Personal life
- Born: 1941 (age 84–85)
- Occupation: rabbi

Religious life
- Religion: Judaism

Jewish leader
- Position: Rosh Yeshiva
- Yeshiva: Web Yeshiva
- Residence: Jerusalem, Israel

= Chaim Brovender =

American rabbi

Chaim Brovender (חיים ברובנדר; born 1941) is an Israeli Modern Orthodox and Religious Zionist rabbi.

==Biography==
Brovender was born in 1941 in Brooklyn, New York. He attended Yeshivah of Flatbush, a coeducational Modern Orthodox day school. He later graduated from Yeshiva University with a BA in mathematics and rabbinical ordination from Rabbi Joseph B. Soloveitchik.

In 1965, he and his wife moved to Jerusalem, Israel.

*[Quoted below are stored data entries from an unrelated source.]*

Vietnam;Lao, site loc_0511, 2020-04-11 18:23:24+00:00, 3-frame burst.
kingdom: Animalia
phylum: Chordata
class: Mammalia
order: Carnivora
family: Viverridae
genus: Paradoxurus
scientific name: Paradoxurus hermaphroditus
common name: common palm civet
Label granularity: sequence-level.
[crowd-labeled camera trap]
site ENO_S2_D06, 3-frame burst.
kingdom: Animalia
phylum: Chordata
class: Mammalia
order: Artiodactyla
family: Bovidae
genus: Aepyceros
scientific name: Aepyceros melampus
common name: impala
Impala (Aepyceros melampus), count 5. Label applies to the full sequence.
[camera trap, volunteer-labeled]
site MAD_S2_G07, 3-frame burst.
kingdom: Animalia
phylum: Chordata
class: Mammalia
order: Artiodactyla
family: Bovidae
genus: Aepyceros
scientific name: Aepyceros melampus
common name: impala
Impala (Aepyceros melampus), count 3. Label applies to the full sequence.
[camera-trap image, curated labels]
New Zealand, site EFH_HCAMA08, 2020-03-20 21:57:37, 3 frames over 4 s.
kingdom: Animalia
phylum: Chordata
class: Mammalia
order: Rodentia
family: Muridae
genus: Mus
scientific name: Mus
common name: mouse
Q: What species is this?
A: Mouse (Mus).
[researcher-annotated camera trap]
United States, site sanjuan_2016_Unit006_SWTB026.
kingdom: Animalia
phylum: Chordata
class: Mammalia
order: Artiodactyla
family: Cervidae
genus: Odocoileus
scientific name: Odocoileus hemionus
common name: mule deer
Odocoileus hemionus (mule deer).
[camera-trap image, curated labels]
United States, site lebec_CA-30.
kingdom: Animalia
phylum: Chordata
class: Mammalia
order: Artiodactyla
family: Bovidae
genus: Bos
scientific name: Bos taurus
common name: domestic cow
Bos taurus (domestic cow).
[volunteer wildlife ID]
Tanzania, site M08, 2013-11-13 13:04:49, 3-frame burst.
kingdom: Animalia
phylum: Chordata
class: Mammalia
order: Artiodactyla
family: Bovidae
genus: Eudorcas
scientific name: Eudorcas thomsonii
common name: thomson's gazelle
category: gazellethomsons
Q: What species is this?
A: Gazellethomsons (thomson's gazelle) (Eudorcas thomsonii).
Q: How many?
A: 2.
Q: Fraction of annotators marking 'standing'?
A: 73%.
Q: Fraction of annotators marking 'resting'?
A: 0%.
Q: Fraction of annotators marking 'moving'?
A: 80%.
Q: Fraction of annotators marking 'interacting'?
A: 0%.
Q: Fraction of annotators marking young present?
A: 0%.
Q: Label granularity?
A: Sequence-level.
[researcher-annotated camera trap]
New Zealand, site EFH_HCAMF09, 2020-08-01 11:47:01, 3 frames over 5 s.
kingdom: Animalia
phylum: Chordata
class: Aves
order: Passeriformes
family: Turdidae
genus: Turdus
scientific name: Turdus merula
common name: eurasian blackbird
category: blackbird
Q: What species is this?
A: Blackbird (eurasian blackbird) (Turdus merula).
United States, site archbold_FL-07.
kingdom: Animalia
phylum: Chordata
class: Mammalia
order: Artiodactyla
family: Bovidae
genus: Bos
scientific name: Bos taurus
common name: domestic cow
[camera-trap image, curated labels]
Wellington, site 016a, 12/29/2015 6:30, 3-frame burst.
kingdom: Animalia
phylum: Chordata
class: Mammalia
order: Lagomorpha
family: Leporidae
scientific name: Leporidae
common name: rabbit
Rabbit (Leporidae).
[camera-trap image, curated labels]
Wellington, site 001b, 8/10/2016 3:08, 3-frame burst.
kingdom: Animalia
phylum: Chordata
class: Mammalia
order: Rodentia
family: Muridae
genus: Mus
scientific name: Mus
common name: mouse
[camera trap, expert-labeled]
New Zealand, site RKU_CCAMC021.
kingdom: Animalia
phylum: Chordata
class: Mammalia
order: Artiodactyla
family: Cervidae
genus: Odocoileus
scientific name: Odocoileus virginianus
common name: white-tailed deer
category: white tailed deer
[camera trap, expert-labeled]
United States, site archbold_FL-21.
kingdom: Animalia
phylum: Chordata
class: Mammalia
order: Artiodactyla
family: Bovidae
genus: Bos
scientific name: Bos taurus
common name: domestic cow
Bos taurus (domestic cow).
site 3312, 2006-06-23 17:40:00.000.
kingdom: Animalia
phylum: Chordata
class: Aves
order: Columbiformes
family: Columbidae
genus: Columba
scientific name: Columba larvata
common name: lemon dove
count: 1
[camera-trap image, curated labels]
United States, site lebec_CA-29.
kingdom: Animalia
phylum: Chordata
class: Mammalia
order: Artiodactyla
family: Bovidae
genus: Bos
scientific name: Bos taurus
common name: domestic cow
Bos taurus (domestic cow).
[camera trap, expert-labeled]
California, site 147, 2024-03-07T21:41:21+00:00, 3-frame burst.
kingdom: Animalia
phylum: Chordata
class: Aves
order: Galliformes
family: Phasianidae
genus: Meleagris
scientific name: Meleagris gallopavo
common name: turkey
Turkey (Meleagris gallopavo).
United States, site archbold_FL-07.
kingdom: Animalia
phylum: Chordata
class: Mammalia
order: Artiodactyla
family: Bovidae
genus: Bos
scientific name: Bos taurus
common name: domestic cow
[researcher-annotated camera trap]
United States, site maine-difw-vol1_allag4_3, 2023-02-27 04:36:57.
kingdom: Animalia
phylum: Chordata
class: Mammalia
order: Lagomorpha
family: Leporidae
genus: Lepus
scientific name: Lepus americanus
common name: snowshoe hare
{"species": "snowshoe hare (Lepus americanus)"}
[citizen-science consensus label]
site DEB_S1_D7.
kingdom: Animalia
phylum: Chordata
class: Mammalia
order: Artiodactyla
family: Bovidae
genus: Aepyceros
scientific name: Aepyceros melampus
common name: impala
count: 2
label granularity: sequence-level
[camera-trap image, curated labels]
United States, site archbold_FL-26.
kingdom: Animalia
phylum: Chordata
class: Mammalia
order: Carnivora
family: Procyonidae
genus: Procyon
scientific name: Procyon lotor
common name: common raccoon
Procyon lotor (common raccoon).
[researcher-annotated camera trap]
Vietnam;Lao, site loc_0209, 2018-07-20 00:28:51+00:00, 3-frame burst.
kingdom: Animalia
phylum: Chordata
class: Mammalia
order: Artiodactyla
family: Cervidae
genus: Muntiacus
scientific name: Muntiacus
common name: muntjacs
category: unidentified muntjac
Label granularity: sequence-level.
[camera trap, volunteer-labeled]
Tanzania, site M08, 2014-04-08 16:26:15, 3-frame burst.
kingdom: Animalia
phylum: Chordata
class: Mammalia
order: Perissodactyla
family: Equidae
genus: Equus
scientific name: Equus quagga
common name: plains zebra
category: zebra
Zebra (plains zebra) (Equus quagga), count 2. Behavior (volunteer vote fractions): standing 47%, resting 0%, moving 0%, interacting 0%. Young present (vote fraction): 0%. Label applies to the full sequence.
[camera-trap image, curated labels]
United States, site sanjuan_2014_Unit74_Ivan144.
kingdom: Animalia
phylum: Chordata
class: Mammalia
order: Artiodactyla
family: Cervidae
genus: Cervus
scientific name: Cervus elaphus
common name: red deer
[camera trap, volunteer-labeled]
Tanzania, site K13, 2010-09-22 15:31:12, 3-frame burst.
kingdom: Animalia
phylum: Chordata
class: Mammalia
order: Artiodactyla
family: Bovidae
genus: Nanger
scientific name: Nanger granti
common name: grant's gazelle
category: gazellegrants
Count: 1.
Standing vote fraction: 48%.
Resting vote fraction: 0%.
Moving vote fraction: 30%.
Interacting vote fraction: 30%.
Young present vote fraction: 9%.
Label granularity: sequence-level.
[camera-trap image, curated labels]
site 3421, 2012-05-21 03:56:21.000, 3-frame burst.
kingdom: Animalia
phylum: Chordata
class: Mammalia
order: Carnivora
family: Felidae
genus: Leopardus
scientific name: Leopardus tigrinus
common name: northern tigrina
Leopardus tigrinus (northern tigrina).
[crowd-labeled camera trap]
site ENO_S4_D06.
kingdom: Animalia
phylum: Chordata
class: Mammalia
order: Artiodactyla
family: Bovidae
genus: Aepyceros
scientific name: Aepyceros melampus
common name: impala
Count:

Until 1967, he studied in the Kollel of Yeshivas Itri (the Israel Torah Research Institute) under Rabbi Mordechai Elefant. In 1974, Brovender completed a doctorate in Semitic languages from Hebrew University.

In 1967, on the advice of Rabbi Menachem M. Schneerson, Brovender founded Hartman College in Romema, Jerusalem (under the aegis of the Israel Torah Research Institute). Its purpose was to serve as a yeshiva for American students who wanted to study in Israel.

In 1976, Rabbi Brovender founded Yeshivat HaMivtar in French Hill, Jerusalem. That same year, Brovender established Midreshet Lindenbaum, originally named Michlelet Bruria, as the women's component of Yeshivat Hamivtar. Brovender successfully ran Yeshivat HaMivtar alone until 1985, when he merged it with the network of educational institutions founded by Rabbi Shlomo Riskin called Ohr Torah Stone.

In 2007, Rabbi Brovender launched WebYeshiva.org, the first live and fully interactive online yeshiva.

Rabbi Brovender served as a Rav Tzavai (army rabbi) for more than 20 years.

==2000 beating incident==
In October 2000, Brovender was beaten by Palestinian police and protesters. At the time, he was the head of the Yeshivat Hamivtar yeshiva in the Israeli settlement of Efrat, and was driving from the yeshiva to his home in Jerusalem when he drove past a Palestinian village to bypass a road closed by recent unrest, and was pulled over by Palestinian police. Palestinian security forces managed to extract him from the scene after about an hour and hand him over to Israeli troops. His vehicle was destroyed by a Palestinian mob.